* _PROBLEMS_
#1 In the pet rat forum thread, quote the passage starting with "## kizz (Feb" and going on through "(Aug 11, 2012)".
#2 In the pet rat forum thread, what did missinasworld pay for each of the two new rats?

* _SOURCE PASSAGE_
- - -

Wow small world. I know Swift/hathound! I'm on DA as well. Her style is amazing. I was thinking Furc but I haven't been near it in eons. Not to derail the topic.


----------



## socal_sarah (Mar 5, 2013)

Oooh, satin, huh? I'd love to feel one. My Garnet is pretty darn soft, but I think it's maybe because she is still a baby (2-3 mos old)?


----------



## missinasworld (Feb 1, 2013)

I went on a rat hunt yesterday to find Scrat a male cagemate, didn't have much luck after going to 3 differant pet stores. We saw a bunch of rats and I almost brought home a female that looked about to pop with babies, I ended up not taking any rats from That pet store becuz so many of them had RI and looked so sick that I did not want to risk my own rats. In the end, we went back to the pet store that I got Scrat from and I let the breeder know that they were not silkies, but satins. I took a look at her rats again and she had a few new ones out. There was a tank full of female russian blue satins and then another tank with other color rats. I ended up with not just 1 male, but also his sister. They are very cool looking and soft, but I do not think they are satins. So now I'm done, no more rats. I am now at 2 males and 3 females. And as an aside, they were $9 each. The lady only charges the big bucks for her russian blue "silkies"
This is the new male, Canice:









And his sister: La La Lee (she is named after a show cat we had when I was a baby, if you were wondering)


----------



## ratchet (Sep 27, 2012)

Those are some good lookin' rats!


----------



## Aether (Mar 7, 2013)

Wow, some nice new babies there!


----------



## LightningWolf (Jun 8, 2012)

I can't see the pictures


----------



## Rumy91989 (Dec 31, 2012)

How cute! I love the red eye/fawn/white mixture! It's my favorite! Congrats on your new babies.


----------



## Flora (Aug 30, 2012)

Great find! I wish I had a pet store near me that was that nice. I LOVE LEMURS! I got to hold one while I was in Thailand and it was the best!


----------



## Phantom (Apr 4, 2012)

I pid $21 for Molly, my hairless, when I bought her. He's even more expensive than her. XD
He's very cute by the way. =P


----------



## kizz (Feb 18, 2013)

I'm from England and I have a silky his fur is so different to the others. I got a silky and a rex and they were my first ratties. I thought the silky one (pancake) had normal fur at first and it was just the rex (waffle) who had different hair. But I got told that they both had unusual hair by the breeder who I got my two other little boys from. Scrat is very cute  but I don't think he is a silky. Compared to pancake your little man looks a lot fluffier


----------



## Eden10 (Aug 11, 2012)

Wow you got some striking ratties there! Can't wait to see pics as they grow


----------



## socal_sarah (Mar 5, 2013)

Aww, your Canice is cute. Looks like the coloring I want in a male cat, lol!


----------

- - -

* _RECORDS PROVIDED_
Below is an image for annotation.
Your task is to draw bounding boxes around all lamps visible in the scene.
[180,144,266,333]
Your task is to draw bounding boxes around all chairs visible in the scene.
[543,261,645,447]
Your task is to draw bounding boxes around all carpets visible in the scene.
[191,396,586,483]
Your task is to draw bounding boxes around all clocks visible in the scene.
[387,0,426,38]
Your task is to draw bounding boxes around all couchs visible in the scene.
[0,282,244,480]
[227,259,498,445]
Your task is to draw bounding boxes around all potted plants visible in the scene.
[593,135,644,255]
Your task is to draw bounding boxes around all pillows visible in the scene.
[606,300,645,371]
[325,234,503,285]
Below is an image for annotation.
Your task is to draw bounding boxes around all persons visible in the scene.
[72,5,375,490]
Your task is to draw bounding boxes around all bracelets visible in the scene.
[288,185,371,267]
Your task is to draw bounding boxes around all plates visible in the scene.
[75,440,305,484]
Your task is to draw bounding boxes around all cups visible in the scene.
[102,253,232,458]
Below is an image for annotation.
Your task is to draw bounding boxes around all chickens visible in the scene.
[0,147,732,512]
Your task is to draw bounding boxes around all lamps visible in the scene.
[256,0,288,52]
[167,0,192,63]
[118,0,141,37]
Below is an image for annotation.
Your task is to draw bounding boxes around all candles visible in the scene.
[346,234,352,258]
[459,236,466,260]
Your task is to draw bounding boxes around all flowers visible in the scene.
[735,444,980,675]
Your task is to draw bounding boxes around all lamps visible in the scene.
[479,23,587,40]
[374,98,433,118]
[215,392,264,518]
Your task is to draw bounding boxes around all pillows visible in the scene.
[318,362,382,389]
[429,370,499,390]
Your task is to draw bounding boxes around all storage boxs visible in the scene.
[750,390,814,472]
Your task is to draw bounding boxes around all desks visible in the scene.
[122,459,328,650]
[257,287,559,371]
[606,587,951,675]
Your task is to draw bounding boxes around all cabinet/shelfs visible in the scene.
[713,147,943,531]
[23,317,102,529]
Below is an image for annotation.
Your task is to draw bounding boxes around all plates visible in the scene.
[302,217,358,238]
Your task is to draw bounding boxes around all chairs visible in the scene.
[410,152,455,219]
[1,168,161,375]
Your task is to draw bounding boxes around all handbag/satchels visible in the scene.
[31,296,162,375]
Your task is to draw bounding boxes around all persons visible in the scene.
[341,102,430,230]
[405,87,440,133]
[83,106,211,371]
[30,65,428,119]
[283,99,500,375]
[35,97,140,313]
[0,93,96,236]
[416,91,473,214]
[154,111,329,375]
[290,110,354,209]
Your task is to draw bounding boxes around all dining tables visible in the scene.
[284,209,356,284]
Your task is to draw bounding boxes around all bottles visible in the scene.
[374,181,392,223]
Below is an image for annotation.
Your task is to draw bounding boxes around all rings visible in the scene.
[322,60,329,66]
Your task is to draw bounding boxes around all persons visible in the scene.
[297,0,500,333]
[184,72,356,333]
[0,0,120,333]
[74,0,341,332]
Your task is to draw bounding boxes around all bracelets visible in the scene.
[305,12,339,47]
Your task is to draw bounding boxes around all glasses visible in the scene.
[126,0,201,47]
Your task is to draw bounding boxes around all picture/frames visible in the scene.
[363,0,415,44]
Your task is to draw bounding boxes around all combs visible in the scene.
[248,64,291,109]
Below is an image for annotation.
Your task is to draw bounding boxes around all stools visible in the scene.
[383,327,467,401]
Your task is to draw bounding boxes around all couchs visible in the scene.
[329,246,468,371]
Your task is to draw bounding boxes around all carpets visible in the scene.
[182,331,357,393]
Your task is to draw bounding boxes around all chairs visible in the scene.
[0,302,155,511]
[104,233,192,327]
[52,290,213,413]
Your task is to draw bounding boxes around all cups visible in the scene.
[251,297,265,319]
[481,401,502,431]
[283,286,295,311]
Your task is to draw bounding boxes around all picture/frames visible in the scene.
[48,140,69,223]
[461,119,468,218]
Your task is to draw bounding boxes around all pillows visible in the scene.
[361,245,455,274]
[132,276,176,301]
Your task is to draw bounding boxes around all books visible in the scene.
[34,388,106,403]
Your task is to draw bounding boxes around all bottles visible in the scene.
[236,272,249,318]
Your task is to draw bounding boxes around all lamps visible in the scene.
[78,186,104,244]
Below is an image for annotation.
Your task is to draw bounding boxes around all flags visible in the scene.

- - -

* _RESULTS_
#1
## kizz (Feb 18, 2013)

I'm from England and I have a silky his fur is so different to the others. I got a silky and a rex and they were my first ratties. I thought the silky one (pancake) had normal fur at first and it was just the rex (waffle) who had different hair. But I got told that they both had unusual hair by the breeder who I got my two other little boys from. Scrat is very cute  but I don't think he is a silky. Compared to pancake your little man looks a lot fluffier


----------



## Eden10 (Aug 11, 2012)

#2 $9 each.